Texte fourni
Originaire de Teavaro, Marcel Suhas est actuellement le président du club canin de Moorea Piihoromai et également moniteur diplômé. Il éduque ses chiens depuis plusieurs années pour les préparer à des compétitions canines locales et forme également, en tant que moniteur, d’autres chiens pour des besoins spécifiques tels que la protection d’un propriétaire (de chien) ou plus récemment la formation d’un chien renifleur pour la préservation de nos oiseaux endémiques contre les rats noirs. Marcel se confie à Hommes de Polynésie pour expliquer son engagement et partager son amour envers nos animaux de compagnie.
SES DÉBUTS EN ÉDUQUANT DES CHIENS RAMASSÉS AU DÉPOTOIR DE TEMAE
Marcel Suhas s’est vraiment rapproché des chiens le jour ou ses mo’otua ont mené à la maison des chiots abandonnés au dépotoir de Temae. Il en donne quelques-uns à ses proches et en garde deux, qu’il nomme Bijou et Boule, pour sa fille. Lassée par le fait que ses deux chiens ne cessent de ramener des déchets de l’extérieur sur son terrain la femme de Marcel lui demande alors d’enseigner à Boule et à Bijou à ramasser tous ces déchets et de les mettre à la poubelle.
« C’est à partir de là que j’ai commencé à éduquer des chiens. Je leur enseignais chaque matin et chaque fin d’après-midi à ramasser des ordures. Ma fille disait que le fait que je parle aux chiens montrait que je devenais fou avec l’âge. J’ai finalement réussi. Par la suite, Bijou et Boule venaient aussi sur mes chantiers de bâtiment (il était entrepreneur en bâtiment). Je leur demandais d’aller chercher des outils comme le marteau ou la scie. Ils m’écoutaient sans problème. Ils portaient aussi mes paniers de mangues quand j’allais en cueillir dans la vallée ou mes sacs quand j’allais faire mes courses au magasin. »

Consignes
[1] Recopiez fidèlement le passage du texte sur Marcel Suhas qui commence par « Originaire de Teavaro, Marcel » et se poursuit jusqu'à « animaux de compagnie. ».
[2] Répondez brièvement à ces questions sur le texte consacré à Marcel Suhas.
(a) De quel club Marcel Suhas est-il le président ?
(b) Où les chiots ramenés à la maison avaient-ils été abandonnés ?
(c) Quels noms Marcel donne-t-il aux deux chiots qu'il garde ?

Données
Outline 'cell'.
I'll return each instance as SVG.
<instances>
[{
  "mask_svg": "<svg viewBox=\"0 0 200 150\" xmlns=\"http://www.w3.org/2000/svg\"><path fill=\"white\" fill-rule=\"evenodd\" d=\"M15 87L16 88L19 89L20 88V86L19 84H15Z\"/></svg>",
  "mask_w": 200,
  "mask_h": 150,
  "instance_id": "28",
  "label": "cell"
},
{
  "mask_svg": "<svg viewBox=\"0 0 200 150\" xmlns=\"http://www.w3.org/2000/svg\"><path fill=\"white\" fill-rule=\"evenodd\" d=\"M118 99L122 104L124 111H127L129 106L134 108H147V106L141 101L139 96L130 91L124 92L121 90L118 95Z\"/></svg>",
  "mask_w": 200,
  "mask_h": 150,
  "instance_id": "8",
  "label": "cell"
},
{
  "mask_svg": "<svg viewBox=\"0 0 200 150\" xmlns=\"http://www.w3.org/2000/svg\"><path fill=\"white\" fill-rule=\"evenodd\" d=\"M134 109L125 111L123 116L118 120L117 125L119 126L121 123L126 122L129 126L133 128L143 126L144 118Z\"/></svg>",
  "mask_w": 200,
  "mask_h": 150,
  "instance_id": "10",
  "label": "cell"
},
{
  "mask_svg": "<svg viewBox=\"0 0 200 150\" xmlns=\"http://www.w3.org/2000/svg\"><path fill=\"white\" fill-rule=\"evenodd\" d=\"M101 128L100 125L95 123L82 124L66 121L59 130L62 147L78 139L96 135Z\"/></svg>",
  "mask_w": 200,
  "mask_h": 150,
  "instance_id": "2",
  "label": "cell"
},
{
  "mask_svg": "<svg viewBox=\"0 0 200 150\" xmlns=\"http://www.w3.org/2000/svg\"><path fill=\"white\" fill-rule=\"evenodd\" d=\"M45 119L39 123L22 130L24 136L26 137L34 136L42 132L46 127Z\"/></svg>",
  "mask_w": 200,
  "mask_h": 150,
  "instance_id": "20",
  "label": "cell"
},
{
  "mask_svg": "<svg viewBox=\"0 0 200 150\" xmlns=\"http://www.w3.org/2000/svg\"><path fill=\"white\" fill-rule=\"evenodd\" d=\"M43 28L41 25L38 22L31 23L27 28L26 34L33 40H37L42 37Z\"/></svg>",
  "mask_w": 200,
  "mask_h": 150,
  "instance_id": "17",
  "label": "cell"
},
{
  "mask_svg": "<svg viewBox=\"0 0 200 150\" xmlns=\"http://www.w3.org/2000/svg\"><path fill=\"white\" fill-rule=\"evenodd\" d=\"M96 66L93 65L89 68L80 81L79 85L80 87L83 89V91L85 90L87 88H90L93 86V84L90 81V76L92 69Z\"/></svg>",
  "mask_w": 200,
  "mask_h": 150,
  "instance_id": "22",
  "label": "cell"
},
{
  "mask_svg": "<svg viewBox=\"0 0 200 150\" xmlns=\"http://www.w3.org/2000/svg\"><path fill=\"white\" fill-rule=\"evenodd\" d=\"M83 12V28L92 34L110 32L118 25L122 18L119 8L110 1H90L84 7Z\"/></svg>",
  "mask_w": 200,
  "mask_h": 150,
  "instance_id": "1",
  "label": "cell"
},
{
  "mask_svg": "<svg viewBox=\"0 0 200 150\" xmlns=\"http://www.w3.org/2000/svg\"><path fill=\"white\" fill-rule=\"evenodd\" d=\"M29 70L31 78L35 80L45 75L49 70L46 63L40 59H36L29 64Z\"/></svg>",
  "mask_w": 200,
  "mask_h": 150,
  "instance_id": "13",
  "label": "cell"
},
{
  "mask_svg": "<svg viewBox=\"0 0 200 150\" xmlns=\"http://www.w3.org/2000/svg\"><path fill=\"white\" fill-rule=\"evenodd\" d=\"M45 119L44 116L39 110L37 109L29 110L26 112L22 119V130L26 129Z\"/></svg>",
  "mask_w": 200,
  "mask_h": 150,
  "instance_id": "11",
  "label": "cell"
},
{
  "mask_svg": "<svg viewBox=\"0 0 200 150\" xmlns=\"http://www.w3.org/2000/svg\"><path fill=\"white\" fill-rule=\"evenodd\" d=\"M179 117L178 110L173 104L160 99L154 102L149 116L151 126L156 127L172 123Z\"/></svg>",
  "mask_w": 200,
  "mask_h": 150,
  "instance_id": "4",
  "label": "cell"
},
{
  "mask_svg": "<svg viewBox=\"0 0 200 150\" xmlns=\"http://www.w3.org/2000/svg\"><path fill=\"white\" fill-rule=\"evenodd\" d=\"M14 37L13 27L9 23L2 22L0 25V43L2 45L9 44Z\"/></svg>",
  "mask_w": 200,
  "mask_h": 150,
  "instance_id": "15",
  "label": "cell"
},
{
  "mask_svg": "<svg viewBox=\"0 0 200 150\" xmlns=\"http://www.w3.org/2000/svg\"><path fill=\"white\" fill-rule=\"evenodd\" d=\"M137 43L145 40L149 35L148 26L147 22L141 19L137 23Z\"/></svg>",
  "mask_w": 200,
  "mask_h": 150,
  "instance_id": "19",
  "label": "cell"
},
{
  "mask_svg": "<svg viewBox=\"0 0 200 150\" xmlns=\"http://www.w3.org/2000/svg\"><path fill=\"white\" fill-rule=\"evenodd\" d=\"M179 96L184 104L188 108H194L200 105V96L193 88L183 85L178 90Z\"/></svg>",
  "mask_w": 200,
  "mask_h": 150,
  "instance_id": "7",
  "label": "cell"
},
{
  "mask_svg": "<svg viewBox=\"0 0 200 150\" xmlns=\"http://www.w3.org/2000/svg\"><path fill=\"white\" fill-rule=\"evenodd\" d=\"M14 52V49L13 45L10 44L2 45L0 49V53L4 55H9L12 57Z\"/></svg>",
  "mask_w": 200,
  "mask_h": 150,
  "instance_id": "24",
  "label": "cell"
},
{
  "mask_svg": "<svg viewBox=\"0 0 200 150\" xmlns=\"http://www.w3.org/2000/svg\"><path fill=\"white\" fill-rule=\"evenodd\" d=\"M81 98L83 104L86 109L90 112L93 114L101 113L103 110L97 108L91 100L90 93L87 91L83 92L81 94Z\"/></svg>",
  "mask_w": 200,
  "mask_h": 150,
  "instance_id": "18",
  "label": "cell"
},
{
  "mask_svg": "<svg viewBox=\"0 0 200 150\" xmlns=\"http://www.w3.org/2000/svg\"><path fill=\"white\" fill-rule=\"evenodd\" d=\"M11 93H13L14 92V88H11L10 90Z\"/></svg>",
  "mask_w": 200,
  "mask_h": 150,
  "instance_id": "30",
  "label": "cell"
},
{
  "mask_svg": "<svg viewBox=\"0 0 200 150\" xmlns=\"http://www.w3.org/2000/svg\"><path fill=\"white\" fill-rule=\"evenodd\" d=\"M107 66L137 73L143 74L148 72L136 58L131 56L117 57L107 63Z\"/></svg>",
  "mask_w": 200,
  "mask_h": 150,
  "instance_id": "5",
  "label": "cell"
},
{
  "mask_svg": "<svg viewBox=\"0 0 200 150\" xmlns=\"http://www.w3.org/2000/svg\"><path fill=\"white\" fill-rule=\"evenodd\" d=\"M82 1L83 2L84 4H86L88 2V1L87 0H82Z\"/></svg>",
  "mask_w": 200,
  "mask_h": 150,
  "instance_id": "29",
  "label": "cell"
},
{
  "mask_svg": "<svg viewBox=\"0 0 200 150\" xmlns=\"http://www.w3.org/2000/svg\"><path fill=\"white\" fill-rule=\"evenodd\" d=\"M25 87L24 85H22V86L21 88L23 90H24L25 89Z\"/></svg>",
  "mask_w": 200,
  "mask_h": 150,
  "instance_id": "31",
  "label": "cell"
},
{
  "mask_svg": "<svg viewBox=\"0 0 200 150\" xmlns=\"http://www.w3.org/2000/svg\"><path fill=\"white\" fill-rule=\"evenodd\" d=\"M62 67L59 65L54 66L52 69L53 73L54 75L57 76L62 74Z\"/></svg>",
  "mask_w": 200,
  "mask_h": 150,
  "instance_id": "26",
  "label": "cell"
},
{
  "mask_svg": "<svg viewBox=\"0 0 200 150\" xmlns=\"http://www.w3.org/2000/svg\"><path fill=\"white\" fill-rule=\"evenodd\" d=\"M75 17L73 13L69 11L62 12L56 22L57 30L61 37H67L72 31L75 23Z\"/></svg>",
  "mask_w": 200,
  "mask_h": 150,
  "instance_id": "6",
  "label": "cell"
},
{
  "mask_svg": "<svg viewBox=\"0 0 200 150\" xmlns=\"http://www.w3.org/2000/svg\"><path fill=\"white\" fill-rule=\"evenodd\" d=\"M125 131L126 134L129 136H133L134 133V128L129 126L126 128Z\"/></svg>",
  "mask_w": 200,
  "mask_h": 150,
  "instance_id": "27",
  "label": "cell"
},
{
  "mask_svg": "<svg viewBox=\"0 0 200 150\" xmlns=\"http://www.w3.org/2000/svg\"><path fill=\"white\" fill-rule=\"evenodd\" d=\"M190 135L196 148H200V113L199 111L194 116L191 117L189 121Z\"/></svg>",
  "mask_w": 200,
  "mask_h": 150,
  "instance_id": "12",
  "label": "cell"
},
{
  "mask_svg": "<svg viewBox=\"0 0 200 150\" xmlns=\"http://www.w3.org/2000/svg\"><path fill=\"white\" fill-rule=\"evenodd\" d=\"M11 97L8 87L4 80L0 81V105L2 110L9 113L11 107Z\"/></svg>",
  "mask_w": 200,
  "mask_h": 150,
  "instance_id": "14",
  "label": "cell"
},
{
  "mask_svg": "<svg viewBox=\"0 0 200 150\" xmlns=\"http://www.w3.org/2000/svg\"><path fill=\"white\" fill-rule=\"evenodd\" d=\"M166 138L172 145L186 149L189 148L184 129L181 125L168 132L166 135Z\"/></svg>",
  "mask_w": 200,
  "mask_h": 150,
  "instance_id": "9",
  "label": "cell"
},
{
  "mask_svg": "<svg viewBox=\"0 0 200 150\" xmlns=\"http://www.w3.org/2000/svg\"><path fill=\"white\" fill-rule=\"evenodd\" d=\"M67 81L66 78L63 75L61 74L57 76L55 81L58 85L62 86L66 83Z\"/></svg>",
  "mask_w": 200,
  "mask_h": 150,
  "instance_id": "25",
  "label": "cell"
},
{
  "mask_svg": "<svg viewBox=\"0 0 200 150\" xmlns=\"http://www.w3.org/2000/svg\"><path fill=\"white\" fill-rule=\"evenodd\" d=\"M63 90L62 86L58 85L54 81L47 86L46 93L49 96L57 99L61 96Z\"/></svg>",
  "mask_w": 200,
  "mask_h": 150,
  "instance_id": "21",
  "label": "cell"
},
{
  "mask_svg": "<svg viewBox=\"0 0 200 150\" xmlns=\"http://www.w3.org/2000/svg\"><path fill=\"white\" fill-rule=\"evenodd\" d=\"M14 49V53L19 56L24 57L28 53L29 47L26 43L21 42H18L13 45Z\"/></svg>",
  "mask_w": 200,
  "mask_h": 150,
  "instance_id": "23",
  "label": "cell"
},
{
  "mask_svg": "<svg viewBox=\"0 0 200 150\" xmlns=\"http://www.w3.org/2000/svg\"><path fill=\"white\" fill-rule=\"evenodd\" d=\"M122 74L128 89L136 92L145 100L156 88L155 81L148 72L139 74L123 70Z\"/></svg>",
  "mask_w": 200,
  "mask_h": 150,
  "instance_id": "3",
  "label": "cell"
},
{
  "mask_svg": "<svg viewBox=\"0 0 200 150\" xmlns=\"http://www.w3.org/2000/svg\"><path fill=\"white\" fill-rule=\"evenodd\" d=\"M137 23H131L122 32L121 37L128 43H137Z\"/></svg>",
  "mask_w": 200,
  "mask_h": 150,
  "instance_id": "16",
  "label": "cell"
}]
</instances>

Réponses
[1]
Originaire de Teavaro, Marcel Suhas est actuellement le président du club canin de Moorea Piihoromai et également moniteur diplômé. Il éduque ses chiens depuis plusieurs années pour les préparer à des compétitions canines locales et forme également, en tant que moniteur, d’autres chiens pour des besoins spécifiques tels que la protection d’un propriétaire (de chien) ou plus récemment la formation d’un chien renifleur pour la préservation de nos oiseaux endémiques contre les rats noirs. Marcel se confie à Hommes de Polynésie pour expliquer son engagement et partager son amour envers nos animaux de compagnie.

[2]
(a) Du club canin de Moorea Piihoromai.
(b) Au dépotoir de Temae.
(c) Bijou et Boule.